Nvision 2008

Bob · Aug 28, 2008

So what's a core to you?

Jawed · Aug 28, 2008

http://en.wikipedia.org/wiki/Multi-core

GeForce 9 multi-core GPU (8 cores, 16 scalar stream processors per core)
GeForce 200 multi-core GPU (10 cores, 24 scalar stream processors per core)
Tesla multi-core GPGPU (8 cores, 16 scalar stream processors per core)

Seems right about the core count, to me. Of course that ignores the transcendental and double-precision units.

EDIT: Should add this seems right if you assume that the 2 (or 3 in TG200) MAD SIMDs + their associated transcendental units + double-precision (in GT200) + TMUs are all under the control of a single high level scheduler that issues instructions to all these units in parallel.

• _EXTRACTED DATA_:
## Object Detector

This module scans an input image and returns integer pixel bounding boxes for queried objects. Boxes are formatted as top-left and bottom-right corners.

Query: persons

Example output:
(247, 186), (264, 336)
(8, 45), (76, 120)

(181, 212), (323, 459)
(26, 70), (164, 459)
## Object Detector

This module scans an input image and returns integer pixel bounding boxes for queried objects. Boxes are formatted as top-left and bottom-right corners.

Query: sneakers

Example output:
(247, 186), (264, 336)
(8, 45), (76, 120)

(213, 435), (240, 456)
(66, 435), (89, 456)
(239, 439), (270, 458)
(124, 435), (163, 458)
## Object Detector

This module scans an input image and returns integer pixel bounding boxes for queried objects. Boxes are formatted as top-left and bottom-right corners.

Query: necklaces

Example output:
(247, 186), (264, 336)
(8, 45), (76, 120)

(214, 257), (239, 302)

* * *

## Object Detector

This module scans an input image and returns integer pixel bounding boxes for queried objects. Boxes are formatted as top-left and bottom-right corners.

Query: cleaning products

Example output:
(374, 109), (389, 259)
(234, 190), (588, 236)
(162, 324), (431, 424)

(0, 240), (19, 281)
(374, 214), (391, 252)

• _GIVEN REQUEST A_:
In the Nvision 2008 thread, how many cores and scalar stream processors per core are listed for the GeForce 200?
• _GIVEN REQUEST B_:
Write the next part of the Nvision 2008 thread, starting after its last sentence.
None of the records are needed for this work.

• _FINAL ANSWER A_:
10 cores, with 24 scalar stream processors per core.

• _FINAL ANSWER B_:
Jawed

armchair_architect · Aug 28, 2008

Jawed said:
http://en.wikipedia.org/wiki/Multi-core

Seems right about the core count, to me. Of course that ignores the transcendental and double-precision units.

EDIT: Should add this seems right if you assume that the 2 (or 3 in TG200) MAD SIMDs + their associated transcendental units + double-precision (in GT200) + TMUs are all under the control of a single high level scheduler that issues instructions to all these units in parallel.

Jawed

CUDA documentation gives pretty good evidence that each of the 2 or 3 units is independent of the others in the cluster. They share a texture unit, but that's about all as far as I can tell. So I'd count G80 as 16 cores and GT200 as 30.

Jawed · Aug 28, 2008

Trinibwoy found this:

http://forum.beyond3d.com/showpost.php?p=1157238&postcount=207

which puts a different perspective on things, implying that a single scheduler concurrently issues to the MAD and TMU pipes, taking heed of the pipelines' instruction issue rates.

There's extra fun to be had because the TMUs themselves seemingly consist of independent units (LOD/Bias, addressing, fetching, filtering) and so that begs the question "VLIW or superscalar?"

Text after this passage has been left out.